La experiencia histórica enseña que cuando en elecciones democráticas algún candidato obtiene más del ochenta por ciento de los votos, es porque existe un sistema clientelístico y hegemónico. En América Latina, los casos paradigmáticos de elecciones con estos porcentajes fueron los de México con el PRI -la dictadura perfecta, como dijera Octavio Paz- y de Paraguay con Stroessner.

Las comparaciones lineales nunca suelen ser justas o verdaderas, pero de todos modos no deja de llamar la atención que Zamora obtenga estos porcentajes cuando hace seis años el radicalismo no superaba el treinta por ciento de los votos y el peronismo, con el liderazgo de Juárez, llegaba casi al setenta por ciento. Asimismo sorprende, en esta provincia tradicionalmente peronista, que los representantes de ese partido hayan obtenido el pasado domingo menos del dos por ciento de los votos. Cabe recordar al respecto, que se trata de un partido histórico que desde 1916 a la fecha gobernó en nueve ocasiones a la provincia y, desde 1983 hasta la primera elección de Zamora, fue el partido mayoritario.

Atribuir cambios tan bruscos a modificaciones en la conciencia del electorado sería una licencia del lenguaje. Por el contrario, en Santiago del Estero lo que parece ser previsible es el voto de un electorado dependiente de los favores del Estado. Esta provincia no dejó de ser peronista para transformarse en radical o a la inversa, sino que mantuvo su lealtad al poder dominante y al caudillo.

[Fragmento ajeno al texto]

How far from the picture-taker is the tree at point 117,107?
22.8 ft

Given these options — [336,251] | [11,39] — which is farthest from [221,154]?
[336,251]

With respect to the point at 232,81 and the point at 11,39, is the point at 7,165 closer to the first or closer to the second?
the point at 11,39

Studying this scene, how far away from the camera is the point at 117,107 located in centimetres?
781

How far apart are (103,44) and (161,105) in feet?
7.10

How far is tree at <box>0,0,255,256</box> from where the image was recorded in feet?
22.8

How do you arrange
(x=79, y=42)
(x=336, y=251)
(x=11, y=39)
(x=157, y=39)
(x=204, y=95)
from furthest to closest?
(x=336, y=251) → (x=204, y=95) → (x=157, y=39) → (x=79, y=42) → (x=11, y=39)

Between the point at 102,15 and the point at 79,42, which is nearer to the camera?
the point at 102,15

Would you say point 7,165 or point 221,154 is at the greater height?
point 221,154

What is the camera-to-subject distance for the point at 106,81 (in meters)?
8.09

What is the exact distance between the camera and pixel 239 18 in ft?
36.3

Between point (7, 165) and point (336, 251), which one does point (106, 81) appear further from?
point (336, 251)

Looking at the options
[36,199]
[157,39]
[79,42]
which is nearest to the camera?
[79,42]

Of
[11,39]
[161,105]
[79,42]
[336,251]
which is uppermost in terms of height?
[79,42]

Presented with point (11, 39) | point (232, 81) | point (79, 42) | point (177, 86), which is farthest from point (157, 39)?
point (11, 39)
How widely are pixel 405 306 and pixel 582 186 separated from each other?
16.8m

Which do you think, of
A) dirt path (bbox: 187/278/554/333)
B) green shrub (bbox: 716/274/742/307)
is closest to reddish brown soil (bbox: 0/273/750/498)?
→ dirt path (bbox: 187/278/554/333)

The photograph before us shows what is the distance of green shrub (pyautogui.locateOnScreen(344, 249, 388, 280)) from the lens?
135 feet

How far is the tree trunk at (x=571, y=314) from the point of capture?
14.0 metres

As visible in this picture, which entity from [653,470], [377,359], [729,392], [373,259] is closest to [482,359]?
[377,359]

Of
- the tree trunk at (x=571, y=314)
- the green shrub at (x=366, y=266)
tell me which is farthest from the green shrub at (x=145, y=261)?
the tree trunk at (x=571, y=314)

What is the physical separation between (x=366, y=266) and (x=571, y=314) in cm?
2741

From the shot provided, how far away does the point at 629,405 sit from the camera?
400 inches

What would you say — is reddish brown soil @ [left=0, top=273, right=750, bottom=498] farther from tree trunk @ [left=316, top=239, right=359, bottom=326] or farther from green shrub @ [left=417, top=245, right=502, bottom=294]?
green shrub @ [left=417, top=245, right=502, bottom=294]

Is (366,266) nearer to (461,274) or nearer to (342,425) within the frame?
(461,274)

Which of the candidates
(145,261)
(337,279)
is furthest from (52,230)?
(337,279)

Que en el camino haya cambiado el signo partidario, y el liderazgo de Juárez haya sido reemplazado por el del radical Zamora, es un dato secundario o subordinado al primero.

Los estudios de campo realizados por las consultoras que trabajaron en esta provincia coinciden en señalar que el tradicional aparato juarista se pasó mayoritariamente al zamorismo. No faltaba a la verdad el actual gobernador, cuando Kirchner le solicitó que el cargo del vicegobernador debía ser para un peronista: “Va a ser para un radical -le contestó- porque en esta provincia el peronista soy yo”.

Santiago del Estero sigue siendo una provincia pobre e injusta. La obra pública realizada en los últimos años no alcanza para modificar esta realidad opresiva que constituye la base material de la red clientelar con la que se sostiene un régimen de dominación política que sobrevive a los rótulos partidarios.